Tom Sawyer is one of the most famous and ubiquitous characters in American literature. There is something so universal in Mark Twain's depictions of Tom's various adventures that other writers have incorporated him into their own works, not unlike the appearance of Sir Arthur Conan Doyle's Sherlock Holmes in an assortment of prequels and sequels written by various admirers.
Twain not only knew how to tell a good tale, but he did it with such a magnanimous sense of humor that his messages are irresistable, making this adaptation the perfect choice for the Denver Center Theatre Company's renewal of its "middle school" series.
Director Jane Page and her talented craftspeople handle the challenges of staging this in-the-round of the Space Theatre as if it were the most natural venue, with the close quarters creating an intimacy unlike anything available under a proscenium.
The adult actors have a ball playing kids, bringing a dimension of caricature (and subtlety) that is generally absent in young actors. With a twinkle in his eye and a dash of sass, Stanton Nash shows us why Twain so loved Tom, just as cute-as-a-button, effervescent Caitlin Wise shows why Tom so loved Becky Thatcher. Blake Lowell's quirky Huck Finn stands ready to carry out any dare with a bravado that presages another Twain masterpiece just down the road from this one.
|Stanton Nash as Tom Sawyer|
and Caitlin Wise as Becky Thatcher
Photo: Terry Shapiro
Page challenges our sense of the characters' archetypal hair coloring, with Becky a redhead and Huck with hair as dark as night, but Tom remains a brunette. Twain the iconoclast (a redhead in his youth) likely would have enjoyed seeing Becky (whose courtship bears a strong resemblance to that of Twain and his wife, Olivia, a brunette) as something other than the flaxen-haired girl in the tale (though the pig-tails are a must!), or even Huck, without his trademark wheat silk locks waving every which way in the wind.
Rachel Fowler flavors Aunt Polly's sternness with a pinch of bemusement and just the right measure of affection for her nephew, Tom.

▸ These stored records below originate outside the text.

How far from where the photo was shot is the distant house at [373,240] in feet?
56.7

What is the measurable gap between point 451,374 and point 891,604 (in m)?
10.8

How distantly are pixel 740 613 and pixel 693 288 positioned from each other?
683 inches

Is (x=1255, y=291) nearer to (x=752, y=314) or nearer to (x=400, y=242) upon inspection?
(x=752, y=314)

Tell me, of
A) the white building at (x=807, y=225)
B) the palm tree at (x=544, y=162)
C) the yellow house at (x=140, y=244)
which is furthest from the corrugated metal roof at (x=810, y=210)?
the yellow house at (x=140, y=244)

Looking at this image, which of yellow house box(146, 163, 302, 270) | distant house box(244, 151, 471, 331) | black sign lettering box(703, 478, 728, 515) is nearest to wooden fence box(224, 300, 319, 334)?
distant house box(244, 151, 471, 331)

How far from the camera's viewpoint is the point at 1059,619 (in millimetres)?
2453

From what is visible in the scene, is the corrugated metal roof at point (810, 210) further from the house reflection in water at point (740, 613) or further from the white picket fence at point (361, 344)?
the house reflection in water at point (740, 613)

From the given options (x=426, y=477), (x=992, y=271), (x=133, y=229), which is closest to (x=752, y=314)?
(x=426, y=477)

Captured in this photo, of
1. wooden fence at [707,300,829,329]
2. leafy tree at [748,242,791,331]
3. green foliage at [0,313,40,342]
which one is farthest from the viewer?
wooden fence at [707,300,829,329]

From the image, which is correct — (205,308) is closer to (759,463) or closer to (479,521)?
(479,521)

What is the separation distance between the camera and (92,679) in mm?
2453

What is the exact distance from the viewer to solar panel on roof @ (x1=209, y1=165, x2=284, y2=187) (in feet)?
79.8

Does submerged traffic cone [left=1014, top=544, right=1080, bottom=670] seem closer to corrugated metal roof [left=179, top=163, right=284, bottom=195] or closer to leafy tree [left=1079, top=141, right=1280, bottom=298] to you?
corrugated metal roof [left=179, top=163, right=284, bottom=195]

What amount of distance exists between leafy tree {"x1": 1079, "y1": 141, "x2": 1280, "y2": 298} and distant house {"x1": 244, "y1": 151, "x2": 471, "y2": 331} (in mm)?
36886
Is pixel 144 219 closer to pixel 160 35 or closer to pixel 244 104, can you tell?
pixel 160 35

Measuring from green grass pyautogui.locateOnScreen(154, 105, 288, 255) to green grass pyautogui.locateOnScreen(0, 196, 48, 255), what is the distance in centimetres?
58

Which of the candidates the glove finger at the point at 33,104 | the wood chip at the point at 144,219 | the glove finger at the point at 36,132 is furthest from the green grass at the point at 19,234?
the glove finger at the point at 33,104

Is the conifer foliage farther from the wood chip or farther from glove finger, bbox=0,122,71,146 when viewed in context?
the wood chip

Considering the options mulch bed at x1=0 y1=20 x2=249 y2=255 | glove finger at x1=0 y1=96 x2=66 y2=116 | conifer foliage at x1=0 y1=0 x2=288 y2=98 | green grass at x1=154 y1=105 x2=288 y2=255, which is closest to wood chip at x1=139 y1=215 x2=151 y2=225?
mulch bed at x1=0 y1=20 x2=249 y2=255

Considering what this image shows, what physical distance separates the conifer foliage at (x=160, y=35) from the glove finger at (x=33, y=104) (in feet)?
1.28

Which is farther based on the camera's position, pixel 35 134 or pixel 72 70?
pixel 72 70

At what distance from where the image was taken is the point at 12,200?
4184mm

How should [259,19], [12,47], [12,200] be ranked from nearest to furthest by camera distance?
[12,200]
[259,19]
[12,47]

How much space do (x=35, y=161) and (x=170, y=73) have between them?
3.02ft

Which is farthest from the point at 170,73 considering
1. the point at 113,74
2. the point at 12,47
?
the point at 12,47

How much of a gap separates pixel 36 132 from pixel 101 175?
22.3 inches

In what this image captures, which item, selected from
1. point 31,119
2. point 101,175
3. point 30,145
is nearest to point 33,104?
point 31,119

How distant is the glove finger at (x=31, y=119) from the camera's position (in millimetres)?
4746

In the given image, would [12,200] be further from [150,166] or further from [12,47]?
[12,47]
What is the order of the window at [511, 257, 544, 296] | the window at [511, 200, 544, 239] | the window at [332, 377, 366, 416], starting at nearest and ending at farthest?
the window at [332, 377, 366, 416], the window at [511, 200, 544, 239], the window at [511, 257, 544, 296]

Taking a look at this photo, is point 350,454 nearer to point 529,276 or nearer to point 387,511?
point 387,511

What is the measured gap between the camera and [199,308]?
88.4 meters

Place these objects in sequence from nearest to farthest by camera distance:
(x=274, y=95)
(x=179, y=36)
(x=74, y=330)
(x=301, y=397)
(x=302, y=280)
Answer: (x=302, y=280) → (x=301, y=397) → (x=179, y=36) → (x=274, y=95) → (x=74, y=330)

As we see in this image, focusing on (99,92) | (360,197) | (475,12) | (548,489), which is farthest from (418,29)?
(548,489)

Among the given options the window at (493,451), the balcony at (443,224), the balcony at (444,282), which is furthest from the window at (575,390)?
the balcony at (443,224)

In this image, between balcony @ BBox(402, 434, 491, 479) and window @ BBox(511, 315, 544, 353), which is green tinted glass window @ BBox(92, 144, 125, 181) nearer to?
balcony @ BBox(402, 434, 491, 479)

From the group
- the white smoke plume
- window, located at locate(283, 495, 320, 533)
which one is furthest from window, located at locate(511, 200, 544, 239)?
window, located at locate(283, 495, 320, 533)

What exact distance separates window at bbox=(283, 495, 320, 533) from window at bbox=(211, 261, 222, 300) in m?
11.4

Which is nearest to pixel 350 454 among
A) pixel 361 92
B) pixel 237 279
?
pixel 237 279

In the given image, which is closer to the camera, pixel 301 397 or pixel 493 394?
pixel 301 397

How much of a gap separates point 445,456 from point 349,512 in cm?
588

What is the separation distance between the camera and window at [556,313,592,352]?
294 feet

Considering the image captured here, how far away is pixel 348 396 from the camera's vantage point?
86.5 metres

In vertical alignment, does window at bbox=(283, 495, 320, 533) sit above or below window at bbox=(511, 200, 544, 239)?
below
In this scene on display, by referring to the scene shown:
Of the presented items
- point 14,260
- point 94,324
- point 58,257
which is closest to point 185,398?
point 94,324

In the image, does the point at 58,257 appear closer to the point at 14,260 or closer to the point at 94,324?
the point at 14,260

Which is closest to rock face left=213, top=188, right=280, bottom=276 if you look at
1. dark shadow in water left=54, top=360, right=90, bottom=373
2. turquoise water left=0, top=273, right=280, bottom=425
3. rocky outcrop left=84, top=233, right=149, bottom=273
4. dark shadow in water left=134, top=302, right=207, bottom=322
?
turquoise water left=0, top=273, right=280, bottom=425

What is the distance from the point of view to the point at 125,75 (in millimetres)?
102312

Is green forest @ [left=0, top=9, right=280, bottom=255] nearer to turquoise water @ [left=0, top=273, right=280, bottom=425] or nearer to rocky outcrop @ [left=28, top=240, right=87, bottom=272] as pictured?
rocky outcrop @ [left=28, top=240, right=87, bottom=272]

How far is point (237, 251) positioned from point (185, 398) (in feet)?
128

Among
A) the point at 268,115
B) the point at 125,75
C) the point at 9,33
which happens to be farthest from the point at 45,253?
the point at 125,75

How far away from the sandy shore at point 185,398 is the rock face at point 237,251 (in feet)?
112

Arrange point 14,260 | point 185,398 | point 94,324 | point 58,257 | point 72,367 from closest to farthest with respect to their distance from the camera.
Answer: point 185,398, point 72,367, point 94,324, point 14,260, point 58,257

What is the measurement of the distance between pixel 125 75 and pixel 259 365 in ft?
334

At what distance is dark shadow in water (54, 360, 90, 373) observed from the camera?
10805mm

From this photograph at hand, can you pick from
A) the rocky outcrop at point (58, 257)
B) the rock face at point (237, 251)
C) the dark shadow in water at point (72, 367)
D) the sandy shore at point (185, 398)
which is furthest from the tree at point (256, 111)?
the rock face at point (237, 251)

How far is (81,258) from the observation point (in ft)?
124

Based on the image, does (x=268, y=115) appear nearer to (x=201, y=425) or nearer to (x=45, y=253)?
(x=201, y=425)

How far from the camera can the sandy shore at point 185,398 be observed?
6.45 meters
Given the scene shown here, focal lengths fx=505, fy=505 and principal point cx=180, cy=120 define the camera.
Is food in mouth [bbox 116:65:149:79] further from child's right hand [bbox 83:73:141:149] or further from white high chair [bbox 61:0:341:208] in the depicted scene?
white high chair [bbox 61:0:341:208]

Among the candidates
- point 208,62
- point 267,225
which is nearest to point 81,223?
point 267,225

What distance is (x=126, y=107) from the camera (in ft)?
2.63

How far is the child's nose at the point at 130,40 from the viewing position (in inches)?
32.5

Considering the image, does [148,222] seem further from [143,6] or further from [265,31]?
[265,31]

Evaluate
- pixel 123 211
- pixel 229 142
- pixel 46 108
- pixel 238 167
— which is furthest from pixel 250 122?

Drew Cortese paints the schoolmaster and the preacher in broad, dryly comical strokes, but his Injun Joe is downright scary!
Perfect. This is a young person's adventure story, you know, and the famous incidents keep popping up one after another: Tom getting the other kids to whitewash the fence for him; falling in love for the first time; witnessing a murder in the cemetary at midnight; digging for buried treasure; running away and crossing the Mississippi on a raft; and getting lost in a cave along the river, which inadvertently leads to the karmic demise of the killer.
|(Back to front) Blake Lowell as Huckleberry Finn,|
Nick Abeel as Joe Harper,
and Stanton Nash as Tom Sawyer
Photo: Terry Shapiro
Vicki Smith's simple, yet effective, scenic design, and the effects which animate the transitory set pieces, inflate the imaginative atmosphere.
The Denver Center Theatre Company's production of Mark Twain's Tom Sawyer, adapted by Laura Eason, runs through December 18th. 303-893-4100 or www.denvercenter.org.